▶ Parts of the exercise:
A - Answer each question from the write-up on the GCC clone-detection project, one line per answer, marked (i), (ii), (iii):
(i) What does the pass use to store state between function calls instead of C-style character arrays?
(ii) Which architecture's error showed that the implementation does not fully handle cross-architecture differences in FMV attributes?
(iii) What does the writer plan to generate for each function structure in Stage III?
B - Sum up the write-up on the GCC clone-detection project in two sentences.

▶ Source document:
------------------------

Output Requirements: Produces required
PRUNE
orNOPRUNE
messages in correct format.State Management: Manages state between function calls to compare different clones using std::string for storage rather than C-style character arrays, making code more robust.
Technical Limitations
Superficial Comparison: Comparison based only on block and statement counts, not on actual code semantics. Two functions with same number of statements but different logic would incorrectly considered identical.
No SSA Variable Normalization: Implementation doesn't normalize variable names before comparison, which more robust solution would do.
Architecture Dependency: As shown by aarch64 error, current implementation doesn't fully handle cross-architecture differences in FMV attributes.
Single Clone Assumption: Code assumes only one cloned function with two variants, as per project specs, but this isn't scalable to real-world codebases.
Limited Structural Analysis: My pass don't analyze control flow structure within functions, which would be necessary for truly robust clone detection algorithm.
Knowledge Gaps and Personal Reflections
This project revealed several knowledge gaps I need address:
Architecture-Specific Compiler Features: I need deeper understanding of how architecture-specific features implemented across different platforms. My aarch64 issues highlighted this gap.
GCC GIMPLE Internals: While I understand basics of GIMPLE representation, I need more thorough understanding of how to analyze and compare GIMPLE statements.
Cross-Architecture Testing: I need better strategies for developing and testing features that must work across different architectures.
I found most challenging aspect to be understanding how to effectively compare function structures beyond simple metrics. Specifically, I struggled with how to normalize SSA variables and other identifiers to determine when two functions was semantically equivalent despite superficial differences.
The most interesting part was seeing how GCC implements Function Multi-Versioning - resolver functions and naming conventions used for variants gave me insight into how runtime feature detection works. Professor Chris Tyler lectures were incredibly helpful in understanding these concepts and inner workings of GCC. I couldnt figure this out without his explanations!
Technical Improvements for Stage III
For Stage III, I plan address these technical issues:
Deep Structural Comparison: Implement GIMPLE statement-by-statement comparison that normalizes SSA variables, labels, and basic block numbers.
Architecture-Agnostic Approach: Modify implementation to handle architecture-specific differences in more robust way.
Hash-Based Signature: Generate normalized hash or signature for each function structure to make comparisons more efficient and accurate.
Better State Management: Improve current state management to handle more complex scenarios with multiple clones.
Control Flow Analysis: Add analysis of control flow structure, which would capture logical equivalence of functions beyond just statement counts.
Conclusion
Stage 2 has been challenging yet enlightening. Working directly with GCC has given me a deeper understanding of compiler optimization techniques, particularly Function Multi-Versioning.
Cross-architecture challenges I encountered were unexpected but provided valuable learning experiences about how compiler features can differ between platforms.
While my current implementation fulfills the basic requirements of the project, the limitations I identified provide clear direction for improvements in Stage III. I'm particularly interested in developing a more robust comparison algorithm that can accurately determine when two functions are semantically equivalent despite sketchy differences.
Professor Chris Tyler guidance and lectures been instrumental in this journey, providing foundation of knowledge needed to tackle these complex compiler topics. Without his clear explanations, navigating GCC internal structures would be much more difficult.
The journey continues in Stage III, where I'll improve these techniques and address the limitations identified here.
Note: All code for this project is available in my GitHub repository. Feel free to clone it and follow steps above to reproduce my results.

------------------------

▶ Source data:
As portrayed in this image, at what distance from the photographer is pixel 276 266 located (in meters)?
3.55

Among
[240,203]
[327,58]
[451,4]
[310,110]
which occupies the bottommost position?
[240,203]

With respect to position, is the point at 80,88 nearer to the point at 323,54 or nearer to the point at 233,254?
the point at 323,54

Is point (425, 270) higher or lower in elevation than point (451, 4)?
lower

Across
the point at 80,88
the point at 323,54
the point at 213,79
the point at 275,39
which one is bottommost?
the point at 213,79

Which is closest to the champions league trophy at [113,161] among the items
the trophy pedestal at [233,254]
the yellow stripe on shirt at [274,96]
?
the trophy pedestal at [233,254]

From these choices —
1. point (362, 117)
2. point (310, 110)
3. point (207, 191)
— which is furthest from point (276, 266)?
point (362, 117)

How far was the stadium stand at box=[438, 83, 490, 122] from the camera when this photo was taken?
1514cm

------------------------

▶ Answers per task:
A -
(i) std::string
(ii) aarch64
(iii) A normalized hash or signature

B - The writer's pass fulfills the project's basic requirements, but it compares functions only by block and statement counts, does not normalize SSA variable names, assumes a single cloned function, and does not fully handle cross-architecture differences, as an aarch64 error showed. For Stage III, the writer plans GIMPLE statement-by-statement comparison with normalized SSA variables, hash-based signatures, control flow analysis, and better handling of architecture differences and multiple clones.